REIC Reports Continued Rise in Housing Prices for Q4/2024 Due to High Land and Construction Costs, Anticipates Low Interest Rates to Boost Market Next Year
The Real Estate Information Center (REIC) of the Government Housing Bank (GHB) has reported on the housing price situation for the fourth quarter of 2024, indicating a continuous increase in the prices of new housing projects and condominiums for sale compared to the same period last year (YoY). The price of new housing projects rose by 0.8%, marking the ninth consecutive quarter of increase, while the price of new condominiums increased by 3.6%, continuing an upward trend for eight quarters.
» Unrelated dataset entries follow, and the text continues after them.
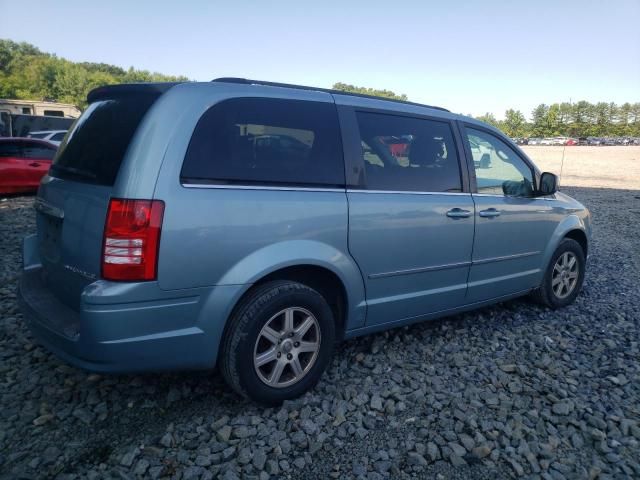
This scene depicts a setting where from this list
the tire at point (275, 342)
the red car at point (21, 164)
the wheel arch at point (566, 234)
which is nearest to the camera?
the tire at point (275, 342)

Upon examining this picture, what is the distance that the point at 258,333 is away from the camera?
2.66 meters

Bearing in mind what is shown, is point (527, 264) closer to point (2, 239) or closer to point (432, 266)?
point (432, 266)

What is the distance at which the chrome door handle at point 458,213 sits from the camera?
3.48m

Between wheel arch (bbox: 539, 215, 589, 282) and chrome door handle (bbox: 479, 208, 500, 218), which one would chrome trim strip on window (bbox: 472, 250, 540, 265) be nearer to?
wheel arch (bbox: 539, 215, 589, 282)

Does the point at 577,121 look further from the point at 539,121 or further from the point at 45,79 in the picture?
the point at 45,79

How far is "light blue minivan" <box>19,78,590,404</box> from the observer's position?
2322 millimetres

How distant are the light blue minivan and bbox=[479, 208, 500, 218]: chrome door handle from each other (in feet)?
0.12

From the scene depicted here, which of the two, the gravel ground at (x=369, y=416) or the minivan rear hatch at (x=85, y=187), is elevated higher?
the minivan rear hatch at (x=85, y=187)

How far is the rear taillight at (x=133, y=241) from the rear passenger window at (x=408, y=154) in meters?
1.41

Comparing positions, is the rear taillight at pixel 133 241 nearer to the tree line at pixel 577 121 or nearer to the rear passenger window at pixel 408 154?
the rear passenger window at pixel 408 154

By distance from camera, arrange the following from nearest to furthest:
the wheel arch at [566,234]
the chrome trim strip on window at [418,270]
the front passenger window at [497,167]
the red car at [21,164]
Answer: the chrome trim strip on window at [418,270] < the front passenger window at [497,167] < the wheel arch at [566,234] < the red car at [21,164]

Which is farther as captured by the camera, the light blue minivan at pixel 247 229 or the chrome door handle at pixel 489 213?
the chrome door handle at pixel 489 213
This rise is attributed to higher costs, including land prices, construction materials, and labor, which have led to increased prices for newly launched housing projects. However, it is expected that the introduction of low-interest loan products by financial institutions will stimulate the housing market in early 2025, supported by the following factors that contributed to the increase in housing prices in Q4 2024:
- The index for new housing projects for sale in Bangkok and its vicinity in Q4 2024 stood at 131.4 points, reflecting a 0.8% increase compared to the same period last year (YoY). In Bangkok, the index rose by 2.3%, while the three surrounding provinces (Nonthaburi, Pathum Thani, and Samut Prakan) saw a decrease of 1.0%, primarily due to a price drop in the townhouse index. However, when categorized by housing type, the price of single-detached houses in Q4 2024 increased by 2.1% YoY, while townhouses saw a 0.3% increase. Additionally, promotional campaigns offering cash discounts reached 29.6% this quarter, up from 21.0% in the previous quarter, which is a significant factor influencing buyers' decisions.
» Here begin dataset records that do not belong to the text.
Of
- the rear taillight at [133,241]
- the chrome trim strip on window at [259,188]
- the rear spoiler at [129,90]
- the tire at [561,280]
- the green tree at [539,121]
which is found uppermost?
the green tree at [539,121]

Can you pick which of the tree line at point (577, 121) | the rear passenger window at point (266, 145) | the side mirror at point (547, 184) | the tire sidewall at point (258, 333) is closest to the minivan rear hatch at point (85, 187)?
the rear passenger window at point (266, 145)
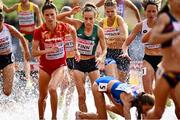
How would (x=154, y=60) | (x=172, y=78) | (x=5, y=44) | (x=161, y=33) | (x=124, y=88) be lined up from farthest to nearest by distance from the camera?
1. (x=5, y=44)
2. (x=154, y=60)
3. (x=124, y=88)
4. (x=172, y=78)
5. (x=161, y=33)

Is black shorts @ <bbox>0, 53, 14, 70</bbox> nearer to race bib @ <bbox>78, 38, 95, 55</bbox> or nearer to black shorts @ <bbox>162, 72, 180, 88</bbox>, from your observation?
race bib @ <bbox>78, 38, 95, 55</bbox>

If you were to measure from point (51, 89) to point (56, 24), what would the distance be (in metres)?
1.02

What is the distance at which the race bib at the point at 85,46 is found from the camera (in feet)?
30.8

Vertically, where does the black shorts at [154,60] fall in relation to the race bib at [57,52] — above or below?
below

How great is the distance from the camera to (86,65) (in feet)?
30.8

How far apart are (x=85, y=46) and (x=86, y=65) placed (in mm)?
297

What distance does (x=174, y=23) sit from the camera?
642 cm

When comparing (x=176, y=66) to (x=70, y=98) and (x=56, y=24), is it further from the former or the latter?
(x=70, y=98)

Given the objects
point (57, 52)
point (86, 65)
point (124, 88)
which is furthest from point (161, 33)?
point (86, 65)

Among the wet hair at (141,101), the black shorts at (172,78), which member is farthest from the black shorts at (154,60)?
the black shorts at (172,78)

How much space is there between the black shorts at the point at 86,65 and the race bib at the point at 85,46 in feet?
0.47

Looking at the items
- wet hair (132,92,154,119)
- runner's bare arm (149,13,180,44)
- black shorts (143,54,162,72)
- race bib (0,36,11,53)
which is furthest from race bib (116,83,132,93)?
race bib (0,36,11,53)

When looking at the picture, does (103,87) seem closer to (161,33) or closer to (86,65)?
(86,65)

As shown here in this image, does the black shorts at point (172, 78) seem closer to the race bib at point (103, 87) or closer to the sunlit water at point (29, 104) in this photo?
the race bib at point (103, 87)
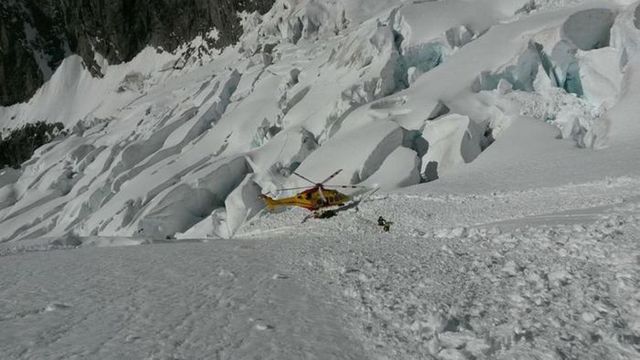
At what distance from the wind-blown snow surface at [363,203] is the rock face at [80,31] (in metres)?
7.79

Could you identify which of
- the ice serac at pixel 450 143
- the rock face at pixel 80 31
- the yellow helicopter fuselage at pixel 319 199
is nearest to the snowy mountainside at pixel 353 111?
the ice serac at pixel 450 143

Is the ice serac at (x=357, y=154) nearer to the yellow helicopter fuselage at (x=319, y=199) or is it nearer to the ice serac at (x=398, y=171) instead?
the ice serac at (x=398, y=171)

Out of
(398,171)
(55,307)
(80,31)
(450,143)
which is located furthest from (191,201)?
(80,31)

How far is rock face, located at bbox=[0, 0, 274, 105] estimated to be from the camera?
202ft

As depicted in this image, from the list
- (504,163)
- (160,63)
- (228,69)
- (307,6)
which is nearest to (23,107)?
(160,63)

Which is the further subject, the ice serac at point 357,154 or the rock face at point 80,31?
the rock face at point 80,31

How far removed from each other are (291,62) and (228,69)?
31.3 ft

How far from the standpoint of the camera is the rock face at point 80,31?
61500mm

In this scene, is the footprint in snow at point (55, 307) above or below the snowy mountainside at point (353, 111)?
above

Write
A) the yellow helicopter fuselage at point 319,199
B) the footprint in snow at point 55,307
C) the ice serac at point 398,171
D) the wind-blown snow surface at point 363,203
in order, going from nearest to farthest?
the wind-blown snow surface at point 363,203
the footprint in snow at point 55,307
the yellow helicopter fuselage at point 319,199
the ice serac at point 398,171

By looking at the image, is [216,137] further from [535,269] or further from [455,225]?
[535,269]

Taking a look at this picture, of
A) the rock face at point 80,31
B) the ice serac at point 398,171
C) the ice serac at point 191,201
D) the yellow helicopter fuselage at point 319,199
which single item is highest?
the rock face at point 80,31

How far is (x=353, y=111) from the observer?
27.9 metres

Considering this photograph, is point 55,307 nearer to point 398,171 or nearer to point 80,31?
point 398,171
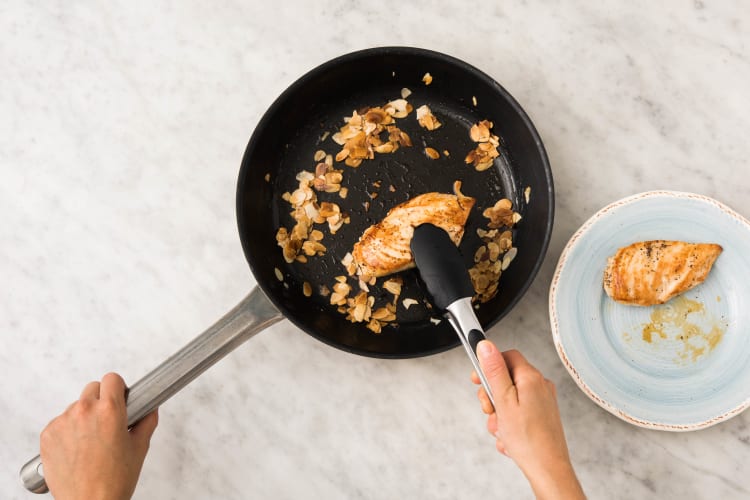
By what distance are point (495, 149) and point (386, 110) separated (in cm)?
26

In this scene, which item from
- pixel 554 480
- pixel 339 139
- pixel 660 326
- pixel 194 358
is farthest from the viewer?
pixel 339 139

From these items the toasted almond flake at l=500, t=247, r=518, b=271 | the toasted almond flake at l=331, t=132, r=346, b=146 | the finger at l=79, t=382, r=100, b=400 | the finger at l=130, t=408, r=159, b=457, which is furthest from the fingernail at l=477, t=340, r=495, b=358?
the finger at l=79, t=382, r=100, b=400

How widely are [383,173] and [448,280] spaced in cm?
32

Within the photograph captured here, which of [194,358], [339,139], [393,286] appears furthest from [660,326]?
[194,358]

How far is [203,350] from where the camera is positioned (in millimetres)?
1139

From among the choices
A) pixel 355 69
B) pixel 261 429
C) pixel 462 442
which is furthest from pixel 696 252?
pixel 261 429

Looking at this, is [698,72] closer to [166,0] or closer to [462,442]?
[462,442]

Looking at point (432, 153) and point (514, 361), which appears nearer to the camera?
point (514, 361)

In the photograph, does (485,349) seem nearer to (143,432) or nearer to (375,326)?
(375,326)

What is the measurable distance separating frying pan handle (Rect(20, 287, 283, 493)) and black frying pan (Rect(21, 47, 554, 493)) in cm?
4

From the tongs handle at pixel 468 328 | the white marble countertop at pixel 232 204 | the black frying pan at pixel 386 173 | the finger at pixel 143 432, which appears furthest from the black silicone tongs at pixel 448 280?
the finger at pixel 143 432

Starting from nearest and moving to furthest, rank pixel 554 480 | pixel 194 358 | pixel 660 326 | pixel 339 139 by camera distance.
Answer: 1. pixel 554 480
2. pixel 194 358
3. pixel 660 326
4. pixel 339 139

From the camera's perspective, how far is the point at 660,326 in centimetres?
125

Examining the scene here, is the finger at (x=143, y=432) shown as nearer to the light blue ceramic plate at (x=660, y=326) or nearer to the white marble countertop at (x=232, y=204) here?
the white marble countertop at (x=232, y=204)
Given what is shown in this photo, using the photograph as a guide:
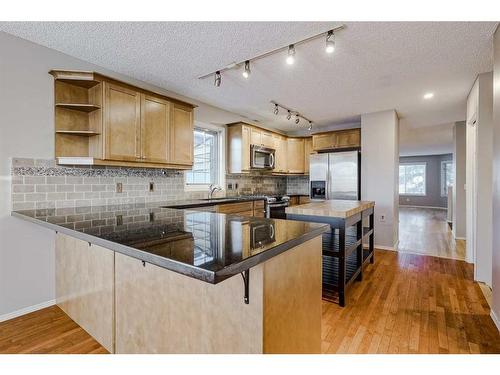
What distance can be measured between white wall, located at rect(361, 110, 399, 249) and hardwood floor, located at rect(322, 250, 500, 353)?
1.17 m

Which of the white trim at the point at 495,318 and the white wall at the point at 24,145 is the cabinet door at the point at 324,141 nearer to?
the white trim at the point at 495,318

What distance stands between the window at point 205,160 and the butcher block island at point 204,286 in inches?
92.6

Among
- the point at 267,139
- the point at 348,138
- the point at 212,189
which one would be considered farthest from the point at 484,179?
the point at 212,189

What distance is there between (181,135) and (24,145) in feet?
5.13

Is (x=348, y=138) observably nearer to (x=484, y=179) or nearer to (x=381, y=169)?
(x=381, y=169)

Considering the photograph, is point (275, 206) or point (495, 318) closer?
point (495, 318)

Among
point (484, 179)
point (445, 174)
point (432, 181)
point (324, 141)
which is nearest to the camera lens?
point (484, 179)

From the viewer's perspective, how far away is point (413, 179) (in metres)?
12.2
In terms of single-detached houses in Bangkok, the highest price increases this quarter were observed in the Min Buri–Nong Chok–Lat Krabang area for properties priced over 10 million baht. In the three surrounding provinces, the highest price increases were in the Lam Luk Ka–Khlong Luang–Thanyaburi area for properties priced between 7.51 and 10 million baht. For townhouses in Bangkok, the highest price increases were in the Phra Khanong, Bang Na, Suan Luang, and Prawet areas for properties priced between 5.01 and 7.50 million baht. In the three surrounding provinces, the highest price increases for townhouses were in the Bang Kruai, Bang Yai, Bang Bua Thong, and Sai Noi areas for properties priced between 2.01 and 3.00 million baht.
- The index for new condominiums for sale in Q4 2024 in Bangkok and its vicinity was 159.9 points, reflecting a 3.6% increase YoY. This increase indicates higher project development costs, particularly land costs in areas with high public transport usage, such as the BTS Silom Line and MRT Blue Line. In Bangkok, the price increased by 3.4%, but the rate was lower than the 4.2% increase in the two surrounding provinces (Samut Prakan and Nonthaburi).
The highest price increases for condominiums in Bangkok this quarter were in the Huai Khwang–Chatuchak–Din Daeng area for properties priced between 3.01 and 5.00 million baht. In the two surrounding provinces, the highest price increases were in the Samut Prakan–Phra Pradaeng–Phra Samut Chedi area for properties priced between 2.01 and 3.00 million baht. Additionally, promotional campaigns for condominiums offering cash discounts reached 25.2% this quarter, up from 21.7% in the previous quarter, to expedite buyers' decisions, similar to the housing projects.
As for the standard construction cost index (HCCI) in Q4 2024, it was recorded at 139.9, reflecting a 4.0% increase YoY. This indicates a continuous rise in housing construction costs due to increases in material prices and labor costs. For instance, sanitary ware prices rose by 12.0%, tiles by 5.6%, electrical and plumbing equipment by 3.7%, wood and wood products by 2.2%, and other materials by 5.7%, driven by higher oil and energy prices in the global market. Labor costs also increased by 4.0.
Overall, the rising construction costs are pushing new housing prices upward, while purchasing power is declining due to slow economic growth. Therefore, state financial institutions, particularly the Government Housing Bank (GHB), are ready to implement government policies to provide low-interest loan projects for middle- and low-income earners, as well as young people starting their careers who do not yet own homes. It is anticipated that these low-interest housing loan projects will stimulate housing purchase decisions, positively impacting the housing market in early 2025.